Mangrove canopy using photogrammetry

A good paper released in the open access journal Remote Sensing in Ecology and Conservation today detailed the use of worldview stereo pairs to estimate canopy height within mangroves in Mozambique. One of the factors making this more practical than other forest types is the relative uniformity of the canopy height (“tree height saturates and remains relatively consistent in mature and intact forests”), as well as the fact that they only occur at or around sea level, which allows for confidence to be given in ground control readings as well as the canopy height itself.
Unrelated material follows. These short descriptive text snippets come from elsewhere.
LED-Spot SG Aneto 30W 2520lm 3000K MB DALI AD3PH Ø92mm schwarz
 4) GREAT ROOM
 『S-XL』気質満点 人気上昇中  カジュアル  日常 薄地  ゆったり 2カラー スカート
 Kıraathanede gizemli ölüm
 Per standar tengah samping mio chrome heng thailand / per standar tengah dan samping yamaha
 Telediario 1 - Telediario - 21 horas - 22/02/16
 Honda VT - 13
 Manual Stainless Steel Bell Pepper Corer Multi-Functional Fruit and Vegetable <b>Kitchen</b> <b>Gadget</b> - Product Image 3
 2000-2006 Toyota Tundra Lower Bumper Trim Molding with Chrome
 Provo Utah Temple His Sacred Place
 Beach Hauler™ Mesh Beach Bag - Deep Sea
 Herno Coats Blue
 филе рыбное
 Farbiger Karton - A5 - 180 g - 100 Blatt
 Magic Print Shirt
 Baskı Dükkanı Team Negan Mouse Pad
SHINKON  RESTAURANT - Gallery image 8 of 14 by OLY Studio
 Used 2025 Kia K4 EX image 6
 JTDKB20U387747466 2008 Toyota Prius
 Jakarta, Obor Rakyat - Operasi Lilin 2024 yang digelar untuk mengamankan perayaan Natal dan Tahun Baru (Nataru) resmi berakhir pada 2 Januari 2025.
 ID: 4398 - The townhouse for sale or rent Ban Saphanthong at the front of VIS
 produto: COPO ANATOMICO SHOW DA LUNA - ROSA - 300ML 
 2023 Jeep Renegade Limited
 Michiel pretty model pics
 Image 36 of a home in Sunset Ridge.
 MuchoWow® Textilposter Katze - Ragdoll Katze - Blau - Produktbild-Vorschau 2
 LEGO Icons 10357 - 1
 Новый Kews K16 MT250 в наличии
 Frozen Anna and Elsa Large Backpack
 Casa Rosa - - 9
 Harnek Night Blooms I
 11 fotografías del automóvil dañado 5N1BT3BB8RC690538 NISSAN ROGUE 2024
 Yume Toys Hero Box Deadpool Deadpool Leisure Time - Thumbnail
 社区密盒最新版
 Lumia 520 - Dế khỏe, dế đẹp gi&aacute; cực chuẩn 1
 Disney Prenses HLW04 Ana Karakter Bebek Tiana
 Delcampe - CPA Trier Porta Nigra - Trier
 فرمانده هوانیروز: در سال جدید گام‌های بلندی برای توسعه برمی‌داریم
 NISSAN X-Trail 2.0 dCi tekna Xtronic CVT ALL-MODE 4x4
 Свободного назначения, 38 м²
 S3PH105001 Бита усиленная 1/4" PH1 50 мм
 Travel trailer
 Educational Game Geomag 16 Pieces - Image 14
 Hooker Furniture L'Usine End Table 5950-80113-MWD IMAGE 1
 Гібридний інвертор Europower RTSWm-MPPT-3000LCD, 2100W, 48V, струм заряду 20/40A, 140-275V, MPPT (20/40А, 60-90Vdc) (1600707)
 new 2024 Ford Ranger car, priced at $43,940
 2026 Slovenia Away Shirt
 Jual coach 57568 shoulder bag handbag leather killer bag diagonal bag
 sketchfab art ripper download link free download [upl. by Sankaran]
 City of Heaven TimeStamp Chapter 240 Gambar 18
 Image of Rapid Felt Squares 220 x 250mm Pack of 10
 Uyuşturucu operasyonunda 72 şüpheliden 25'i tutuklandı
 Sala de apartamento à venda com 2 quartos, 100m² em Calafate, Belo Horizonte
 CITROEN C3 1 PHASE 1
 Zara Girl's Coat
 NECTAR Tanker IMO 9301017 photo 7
The introduction details the use of the NASA Ames stereo pipeline, which has been of some interest to me after coming across a very good description of an implementation of a semi-global matching algorithm written by an engineer who has a colleague working on Ames. SGM is particularly relevant to SfM-MVS photogrammetry (See Hirschmuller’s papers for more detail!), but is also being incorporated into big software packages such as IMAGINE. Zack’s blog is pretty amazing in general and I recommend it be given some attention!

The paper itself lists some pretty great results, and some of the maps generated are beautiful! It serves as a proof of concept for modern photogrammetry, which has come on leaps and bounds, and the potential for back-projecting and reprocessing data in this way is pretty exciting. I’ll be keeping my eye on the journal for future applications to environmental remote sensing!